Ma réponse ne dut pas le satisfaire ; je ne sais même pas si elle fut polie. Dans tous les cas, je gardai pour moi une gigue, plus les rognons ; et je donnai le reste à mes hommes. J’avais en outre rapporté deux tourterelles, ce qui me fit un repas somptueux : rôti de venaison, tourterelle grillée, jeunes pousses de fougère en guise d’asperges.

La marche suivante eut lieu sur un terrain fécond, autrefois cultivé, maintenant désert, où, après avoir fait sept milles, nous fûmes arrêtés par les grandes herbes. Il fallut retourner sur nos pas, regagner l’autre rive d’un cours d’eau, que nous venions de franchir, et mettre le feu à l’herbe pour nous ouvrir un passage. Quand la flamme eut un peu avancé, je la suivis dans l’espoir de faire bonne chasse ; mais je ne vis que de petits oiseaux et beaucoup de rapaces, surtout des milans, qui fondaient en plein incendie pour y saisir les fugitifs, et qui parfois étaient victimes des flammes.
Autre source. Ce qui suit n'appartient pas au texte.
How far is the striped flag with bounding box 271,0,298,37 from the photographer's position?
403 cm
Le sentier paraissait alors se dérouler sur la ligne de faîte qui partage les eaux entre les rivières que reçoit le Loualaba au-dessous de Nyanngoué, et celles qui le rejoignent en amont du Kassali. Nous traversions des lagunes encombrées d’herbes et qui donnent naissance à de nombreux ruisseaux, près de l’un desquels nos bivouacs s’établirent. Un chef du voisinage vint nous faire une visite ; il me dit les noms de toutes les rivières que nous avions passées ; mais quand je lui demandai le sien et celui de son village, il se leva sans me répondre et se sauva, craignant que je ne voulusse user contre lui de quelque sortilège.

Le lendemain, nous nous rendîmes chez Foundalannga, dont la résidence est peu éloignée de la frontière, et où nous fîmes une halte de trois jours pour acheter des vivres. La route nous avait fait traverser d’énormes fourrés de bambous, s’étendant sur un espace d’environ huit milles.

Nous trouvâmes dans le village beaucoup de ruches, dont la cire est recueillie avec soin comme objet de commerce ; elle est vendue en grande quantité aux caravanes qui reviennent du Katannga, et qui la payent avec le cuivre qu’elles rapportent de cette province.

À la fin de l’étape suivante, le Loubirandzi fut passé, et nous entrâmes dans l’Oulonnda ; c’était le 27 juillet 1875.

  1. Tous les degrés, indiqués dans le texte d’après le thermomètre de Fahrenheit, sont marqués ici à l’échelle centigrade. Cette température de 8o ne semble pas bien rude ; mais ainsi que dans la région polaire, où un chiffre très bas du thermomètre ne représente pas, chez l’homme de nos contrées, une impression de froid égale à celle que lui produisent nos gelées ordinaires, ici, un chiffre qui n’a rien de rigoureux est le signe d’une température pénible. « Le matin, dit Livingstone, le thermomètre marque 10o, et nous avons très froid. Dans cette saison ajoute-t-il, les Balonnda ne quittent jamais leurs feux avant neuf où dix heures. » Et le célèbre docteur eut les pieds gelés entre les 11o et 12o degrés de latitude, plus près de l’équateur que des tropiques, alors que, pendant le jour, il avait 32o de chaleur, à l’ombre la plus épaisse. (Note du traducteur.)